Zadania do wykonania –
a) Co według tekstu o fazach małżeństwa jest celem małżeństwa?
b) Wypisz z tekstu o fazach małżeństwa fragment, który zaczyna się od słów „1. Fascynacji i”, a kończy na słowach „dzieci z domu.”.

Tekst do analizy –
Każde małżeństwo przechodzi różne fazy rozwoju. Psychologowie i socjologowie różnie je określają, klasyfikują i omawiają. Jednakże wszystkie można sprowadzić do kilku faz:

  1. Fascynacji i zakochania.
  2. Do urodzenia pierwszego dziecka.
  • Rozczarowania i przeżywania kryzysów (tu czasem małżonkowie się rozstają).
  1. Ponownej akceptacji i odkrywania dojrzałej miłości na nowo.
  2. Życia rodzinnego z dorastającymi dziećmi.
  3. Po odejściu dzieci z domu.
  • Starości.

Przechodzenie przez te fazy zazwyczaj nie jest „płynne”, ale towarzyszą mu konflikty i kryzysy. Każdy ze współmałżonków ma swoją osobowość, niekoniecznie taką, jaką ujawniał przed ślubem. To jest pierwszy moment kryzysu. Drugi przynosi narodzenie pierwszego dziecka. Mówi się, że dziecko powinno połączyć małżonków, że to owoc miłości. Bardzo pięknie, jeśli tak jest, ale po urodzeniu dziecka dochodzi do swego rodzaju rewolucji w domu. Rewolucji, która polega na tym, że musimy zupełnie zmienić swoje przyzwyczajenia, nawyki, nastawienia, tryb życia, niejednokrotnie hierarchię ważności spraw. Bardzo często wiąże się to z rezygnacją z kariery zawodowej, do której – bywa – jesteśmy bardzo przywiązani i widzimy w niej swoją przyszłość. Tu jednak, tak naprawdę, chodzi o coś zupełnie innego. Nie o rezygnację z czegoś, ale o świadomy wybór większego dobra, jakim jest dziecko i jego wychowanie. Niemniej na tym tle rodzą się często napięcia pomiędzy małżonkami w zupełnie codziennych sprawach. Potem, jeżeli przychodzą na świat kolejne dzieci, polem dialogu jest organizacja życia rodzinnego. Nierzadko konfliktotwórcze są rozmowy na temat sposobu wychowywania dzieci, różnice podejść do wychowania. Kolejny taki kryzysogenny okres przychodzi wtedy, kiedy dorosłe dzieci odchodzą z domu. Pojawia się wówczas syndrom tzw. opuszczonego gniazda (temat ten podjęła Małgorzata Wilk w artykule pt. Puste gniazdo, „Niedziela” 48/2019, str. 44-45 – przyp. red.). Małżonkom zaczyna się wydawać, że nic ich już nie łączy, bo do tej pory łączyły ich dzieci. I tu ujawnia się częsty błąd w myśleniu, że celem małżeństwa były dzieci. Celem małżeństwa jest nasza miłość, nasza wzajemna więź, więź osobowa. I ona jest najważniejsza. Dzieci są owocem tej miłości i ta miłość trwa, powinna trwać dalej, zmienia się tylko jej kształt, bo oto nie ma dzieci i musimy inaczej wydatkować naszą energię, inaczej realizować naszą miłość. A potem jest faza starości, w której ważne jest zaadaptowanie ograniczeń, zarówno własnych, jak i współmałżonka. To bardzo sprzyja małżeńskiej bliskości.

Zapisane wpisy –

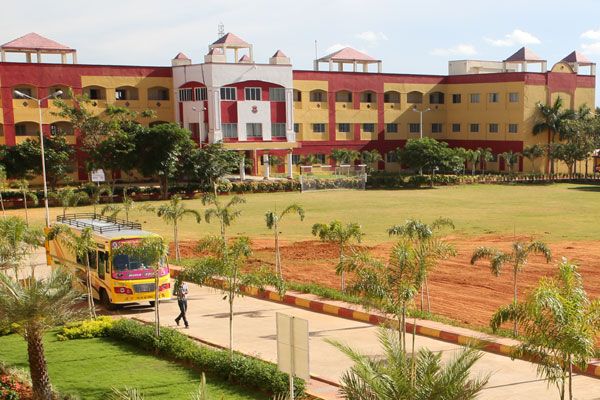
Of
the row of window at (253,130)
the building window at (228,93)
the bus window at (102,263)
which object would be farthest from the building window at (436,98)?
the bus window at (102,263)

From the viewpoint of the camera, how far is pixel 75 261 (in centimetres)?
2386

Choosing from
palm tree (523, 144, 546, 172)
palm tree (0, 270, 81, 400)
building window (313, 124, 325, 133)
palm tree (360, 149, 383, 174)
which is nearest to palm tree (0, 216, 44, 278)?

Odpowiedzi do zadań –
a) Celem małżeństwa jest miłość małżonków, ich wzajemna więź osobowa.

b)
1. Fascynacji i zakochania.
  2. Do urodzenia pierwszego dziecka.
  • Rozczarowania i przeżywania kryzysów (tu czasem małżonkowie się rozstają).
  1. Ponownej akceptacji i odkrywania dojrzałej miłości na nowo.
  2. Życia rodzinnego z dorastającymi dziećmi.
  3. Po odejściu dzieci z domu.